# My FOTD for mscuppycakes!



## DevinGirl (Jan 5, 2008)

I guess it's kind of weird to dedicate a FOTD to someone, but that's what I'm doing.  She's been an amazing friend to me during some particularly hard times.  When I got back from my trip to CO - I had a package waiting from her.  It contained some eyeshadows (amongst other goodies) that I've been wanting for a long long time.  Her selflessness has been such an emotional lifesaver for me & I wanted to pretty myself up in mscuppycake's honor!  
	

	
	
		
		

		
			





I used:

[face]
MAC P+P Primer
MAC SFF in NC40
MAC blushes in Honor & Blunt
LureMinerals blush in Apple Taffy

[eyes]
UD PP
MAC e/s in Gesso, Bottle Green & Parrot
Bare Minerals e/l in Black Emerald
MAC water-based mixing medium
P.F. Shimmer Strips in Vegas Strip (I used the lightest strip)
CoverGirl Fantastic Lash mascara in Very Black
Rimmel eyebrow pencil in Dark Brown

[lips]
L'Oreal l/g in Melon Punch





















Thanks for looking!  
	

	
	
		
		

		
		
	


	


​


----------



## shandhra (Jan 5, 2008)

fantastic, you are so gorgeous!!!


----------



## ashleydenise (Jan 5, 2008)

ohhh i'm lovin the look!!!


----------



## sassygirl224 (Jan 5, 2008)

OMG, your blending is just amazing!!!!!!! Love this combo, you look gorgeous


----------



## Hilly (Jan 5, 2008)

new highlights? Love them!!!!
Love this look!!!!


----------



## belldandy13 (Jan 5, 2008)

you are so darn pretty!


----------



## QTAllStarGurl (Jan 5, 2008)

aww how sweet....u look really pretty as usual!!


----------



## kattybadatty (Jan 5, 2008)

great job girlie!~


----------



## Eemaan (Jan 5, 2008)

abolsutely stunning. where is the bottle green eyeshadow from? never heard of it


----------



## BlueRose (Jan 5, 2008)

Fantastic, love it, love the color combo.TUT pleeease ;p


----------



## ashley_v85 (Jan 5, 2008)

Oh wow, I LOVE this!!! It's gorgeous. 

 Quote:

   Originally Posted by *Eemaan* 

 
_abolsutely stunning. where is the bottle green eyeshadow from? never heard of it 
	

	
	
		
		

		
		
	


	


_

 
I want to know too!

■ ■ ■ ■ ■

▸ TO DO
Set down, word for word, the part of the forum thread starting with "## sassygirl224 (Jan" and going on through "Love this look!!!!". The entries are not needed for this exercise.

■ ■ ■ ■ ■

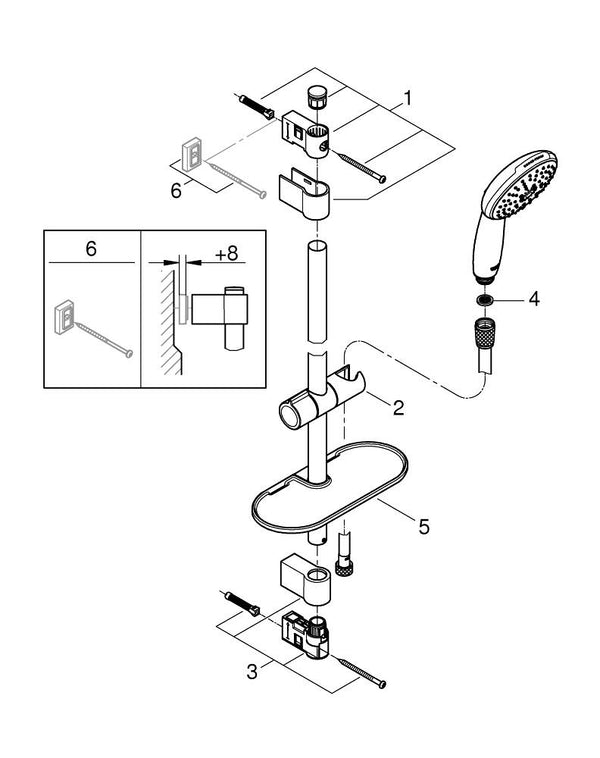 1
6
6
+8
4
2
5
3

■ ■ ■ ■ ■

▸ EXERCISE SOLUTION
## sassygirl224 (Jan 5, 2008)

OMG, your blending is just amazing!!!!!!! Love this combo, you look gorgeous


----------



## Hilly (Jan 5, 2008)

new highlights? Love them!!!!
Love this look!!!!